In This Digital Age, We Should Be Thanking Social Networking Providers.

Staff and organisation culture has often been identified as an inhibiting factor of efforts to develop public sector information governance capability and standards.

Some suggest cultural issues stem from the fact that the majority of the workforce has had to adapt and learn to use computers and information systems, largely through trial and error.

Training historically has focused on addressing the “hands-on” use of the technology only. It is only recently that a greater focus has been given to developing a greater social understanding of the implications, i.e., governance and privacy concerns.

Social Networking

Looking ahead the new social networking generation of school leavers coming into the workplace, is likely to have a profound and positive effect on culture, in regard to staff being more acutely aware of the social implications of technology, and thus the value of supporting development of information governance capability.

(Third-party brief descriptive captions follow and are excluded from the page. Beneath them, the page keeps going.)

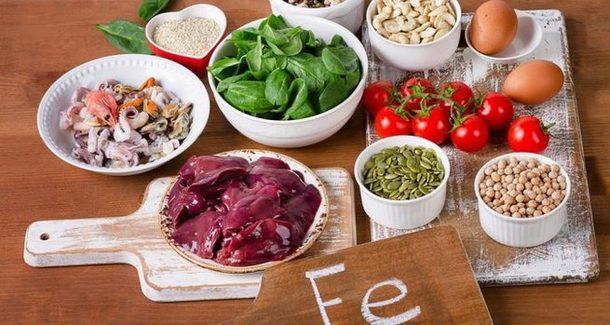 Железное правило: эти продукты должны быть на столе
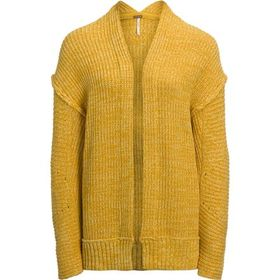 Free People High Hopes Cardigan - Women's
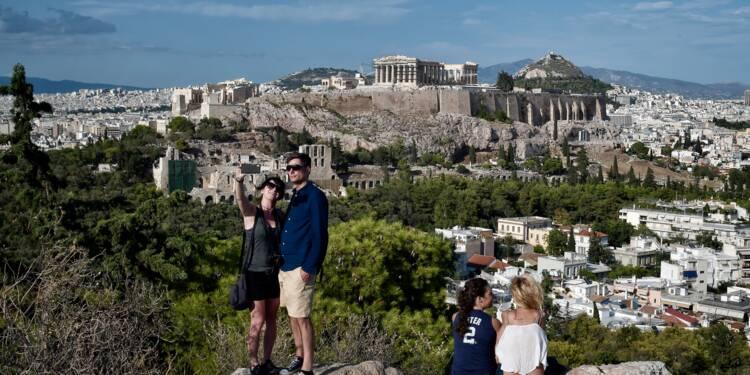 En Grèce, l'amorce d'une reprise sur fond de précarisation accrue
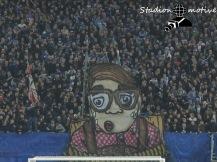 Hamburger SV - B München_21-10-17_03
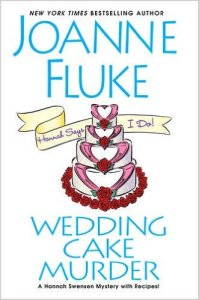 AlwaysReiding_WeddingCakeMurder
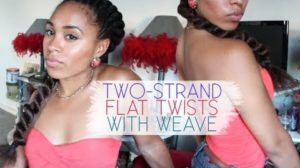 Two Strand Flat Twist With Weave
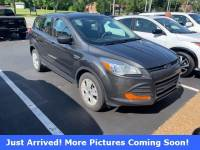 Pre-Owned 2016 Ford Escape S SUV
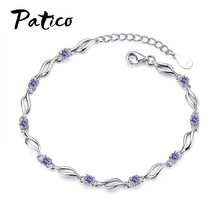 Clear CZ Purple White Crystal Charms Bracelets For Women Lovers Friendship Bracelet Femme 925 Sterling Silver Daily Jewelry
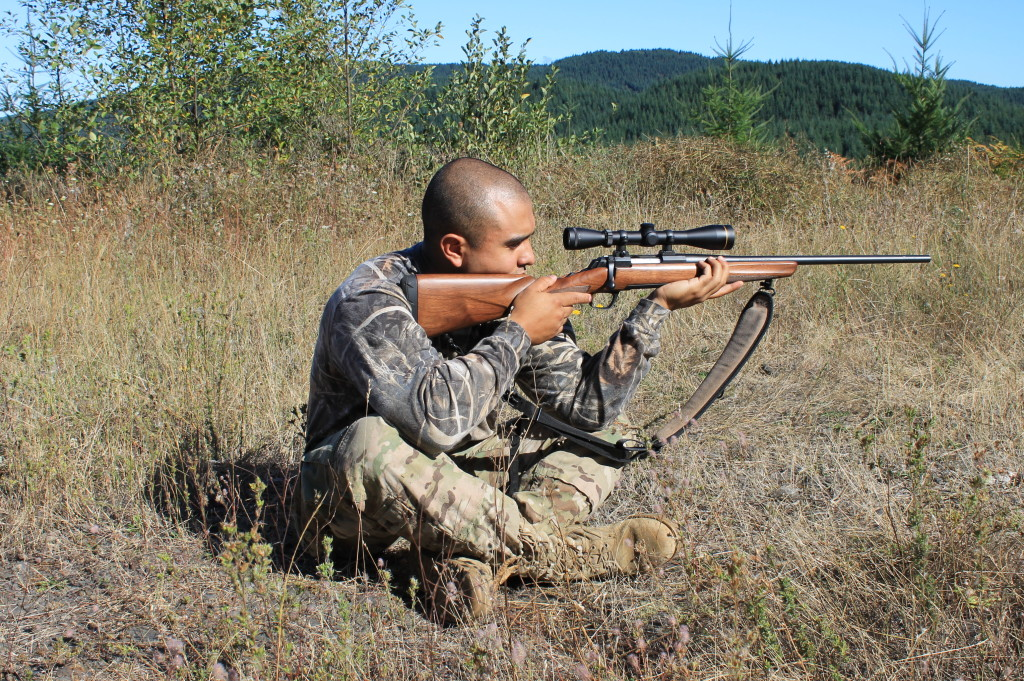 best hunting shooting positions sitting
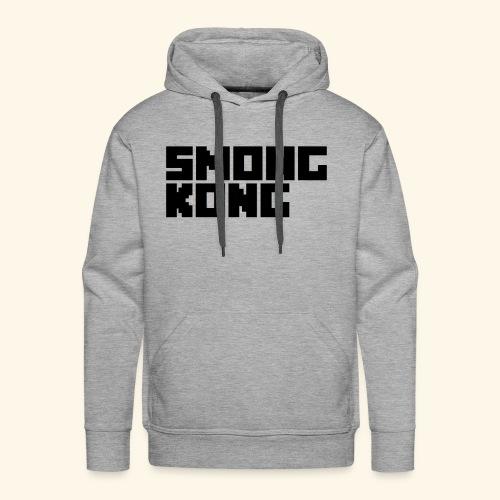 Smong kong merkevare - Premium hettegenser for menn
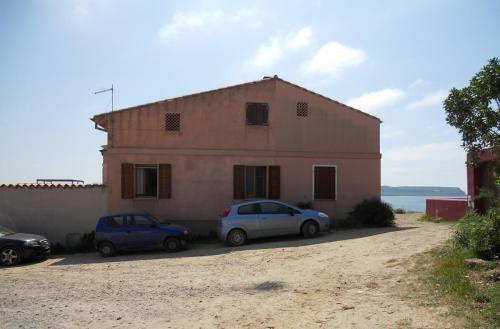 Site real estate sales in San Dzhovanni Di Sinis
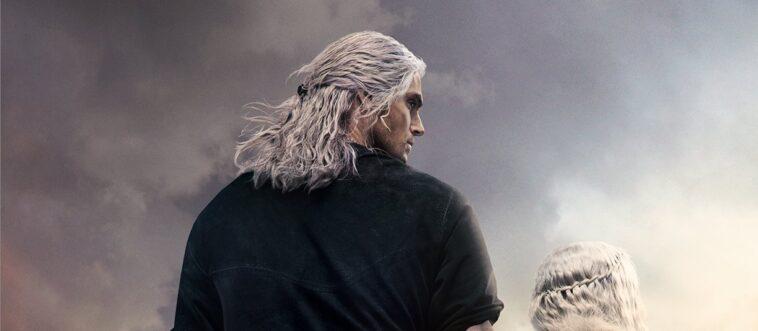 WitcherCon: fecha y tráiler de la temporada 2 de The Witcher e información completa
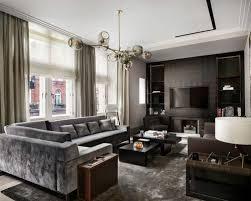 grey velvet sectional. Grey Velvet Sectional Sofa Attractive Inspirational 64 For Modern Regarding 17 P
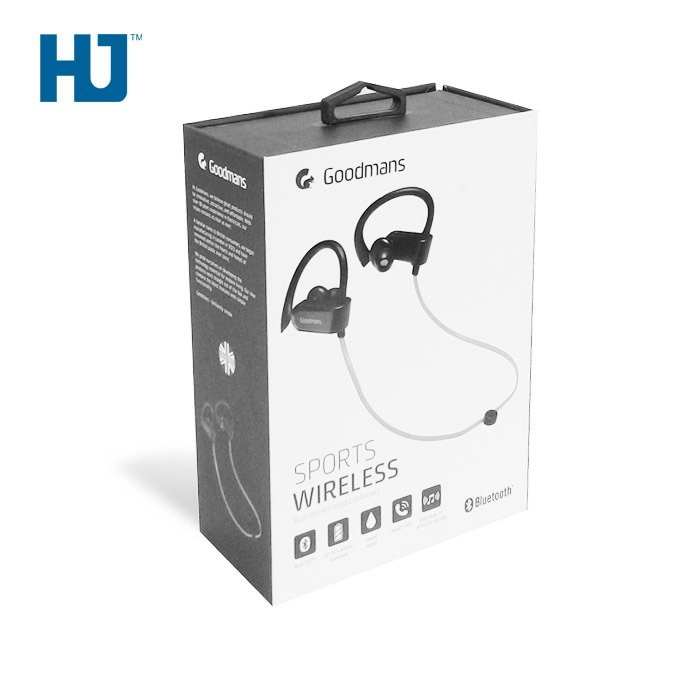 Sport Wireless Earphones Package Box With Folding Cover And Top Handle At Supermarket Retails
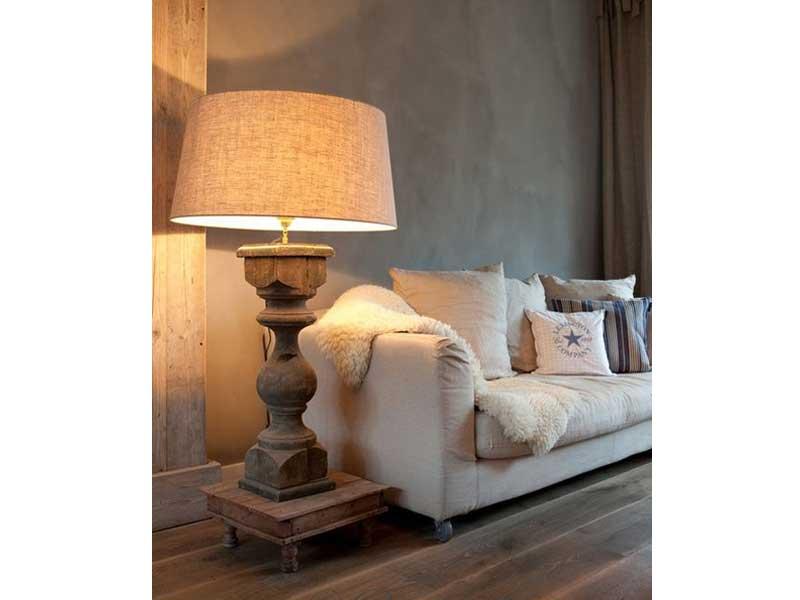 sofa-blanco-oferta-tienda-originalhouse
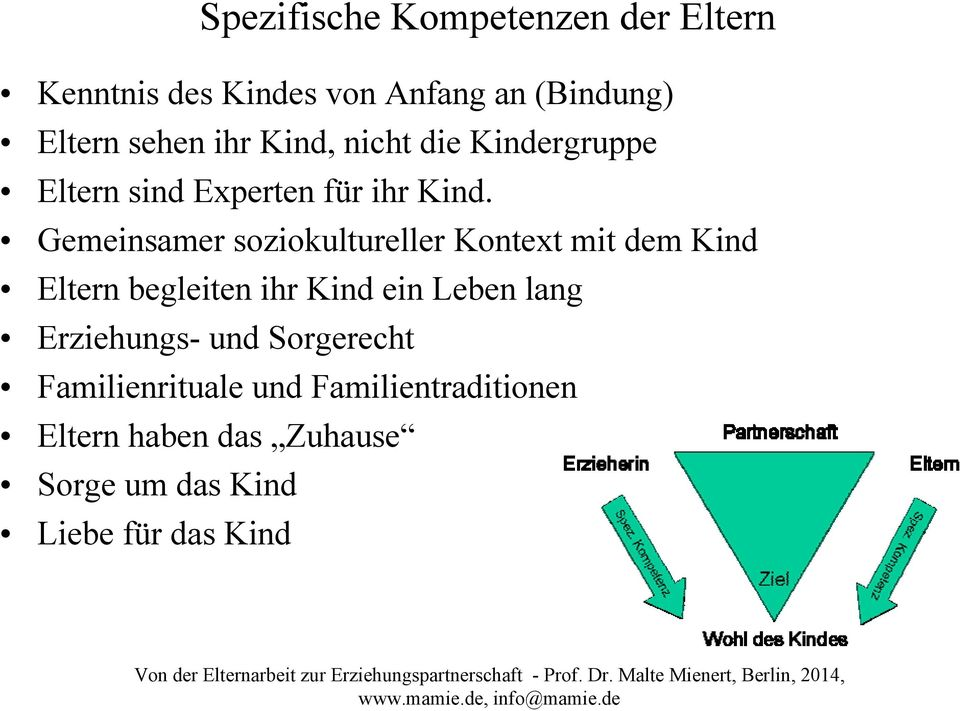 pdf environmental skill motivation knowledge and the possibility of a non romantic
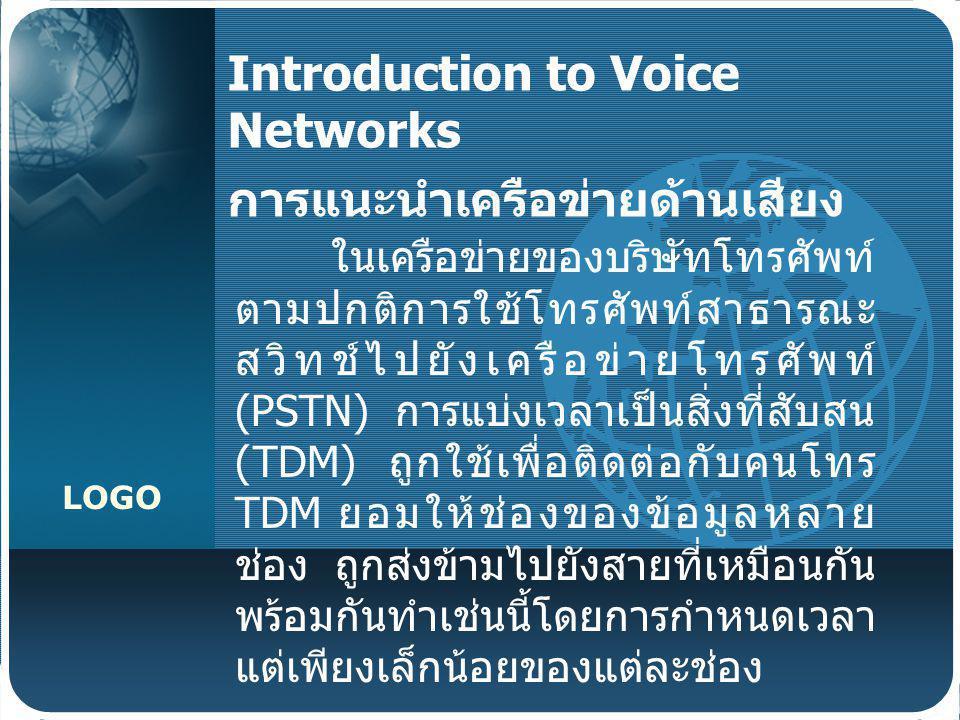 Introduction to Voice Networks การแนะนำเครือข่ายด้านเสียง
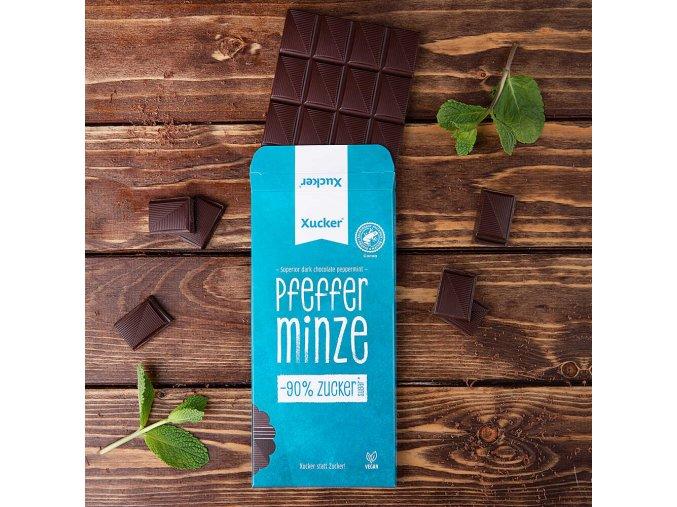 mood schokolade pfefferminze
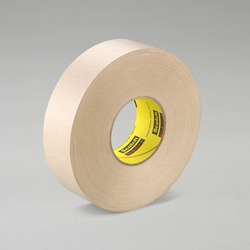 3M™ Heavy Duty Protective Tape 346 Tan, 4 in x 60 yd 16.7 mil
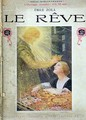 Front cover of Le Reve by Emile Zola 1840-1902 - Rene Lelong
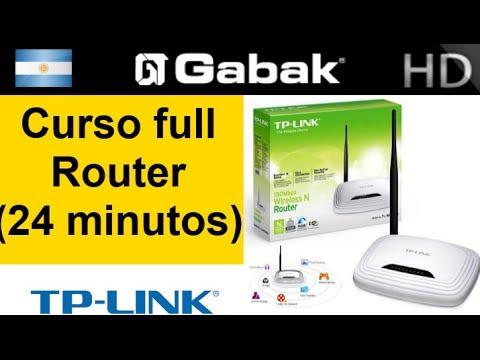 Router TP-LINK explicacion de cada menu (24 minutos super curso)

Equally, this same generation of new service users will likely challenge organisations like no other before it to demonstrate that their data and privacy are being appropriately managed. Should we expect an increase in the Data Protection Act “subject access requests” as this generation matures into concerning adults?

Education and Maturity

For this, we have to thank those who have supported investing to secure the mainstream use of technology in our education system, leading to the subsequent production of this computer-literate element of society.

But let’s reserve our greatest thanks for the social networking sites that have arguably contributed to developing concerns and awareness of privacy issues, taking this generation beyond computer literate to perhaps becoming tech savvy.

However, should we not also be concerned that society’s development of awareness and appreciation of information governance and privacy still appears to be on a trial-and-error basis?